Many moons ago, I was researching news items for the podcast having to do with astrology. I went to one un-particular astrology site, and signed up for free readings – simply to collect data, I assure you. Ever since I signed up, I have been receiving weekly e-mails from them, spouting their astro-babble as one would expect. This week, I received from them this information:
Mercury, the planet of communication, goes retrograde — for the last time this year — in the sign of Libra on September 24, until it turns direct again on October 15. Mercury typically turns retrograde three times a year, but the effects of each period differ depending on the sign in which it happens.
Mercury rules thinking and perception, processing and disseminating information and all means of communication, commerce, education and transportation. Mercury retrograde periods gives rise to personal misunderstandings, as well as flawed, disrupted, or delayed communications, negotiations and trade glitches and breakdowns with phones, computers, cars, buses and trains.
There are several more paragraphs of generalities mixed with inanities, but I’ll spare you because you get the point.
The retrograde motion of Mercury, or any of the planets for that matter, is an observation that ancient astronomers once had great difficulty explaining. Thanks to real scientists such as Copernicus and Keppler, they discovered the truth about retrograde motions of the planets many centuries ago. Over the course of a single night, a planet will move from East to West across the sky, like any other celestial object near the ecliptic. If observed from one night to the next, however, a planet appears to move from West to East against the background stars most of the time. Occasionally, however, the planet’s motion will appear to reverse direction, and the planet will, for a short time, move from East to West against the background constellations. This link offers a good example of apparent retrograde motion.
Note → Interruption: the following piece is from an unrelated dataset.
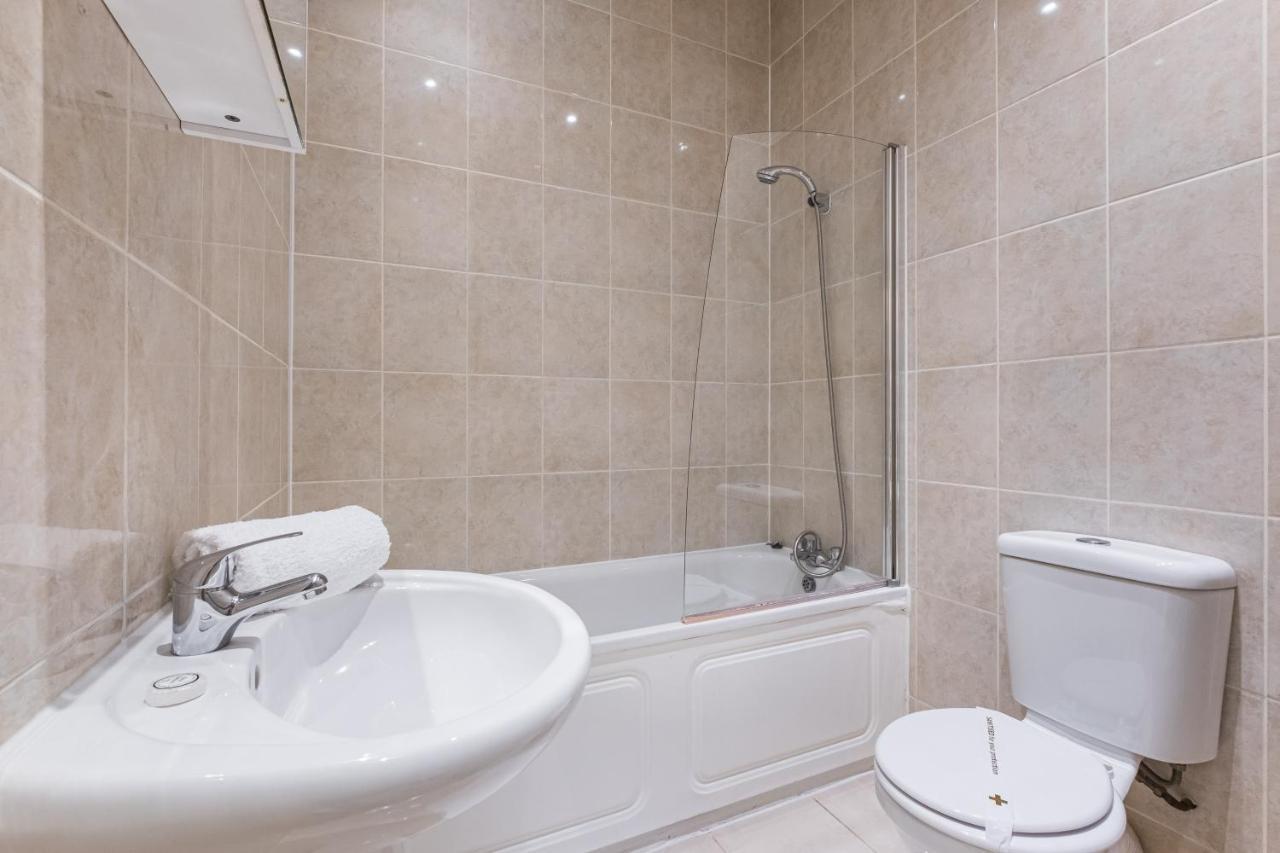 Elicia'S South Kensington Apartment Londen Buitenkant foto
But stop and think for a second about someone else, who received the same email that I did, who possibly might either be on the fence about full acceptance of astrology, or they have a willingness to accept it in addition to accepting real science. They might be naturally curious enough to want to learn more about the retrograde motions of Mercury. Chances are they will use internet search engines to try and get more information. If they happen to type in the words “Mercury retrograde” to the search engine, they will find themselves awash in an astrological maelstrom. Here is what they will get depending on their choice of search engine:
The first 10 results of three of the most widely used search engines yields astrology websites, or worse. However, a little perseverance goes a long way. Enter the words “retrograde motion” and the correct references to the scientific explanations of retrograde motions will come up. Interesting how the word “Mercury” triggers a bevy of astrological websites to come up. I guess in this respect, Mercury has been hijacked by the woo crowd. And in a strange way, it sort of makes sense that the astrological website that sends me my weekly email updates describes the Mercury retrograde periods as giving “rise to personal misunderstandings, as well as flawed, disrupted, or delayed communications, glitches, and breakdowns with computers,” amongst other things. Apparently, search engines are no exception to the astrological rules of retrograde motions.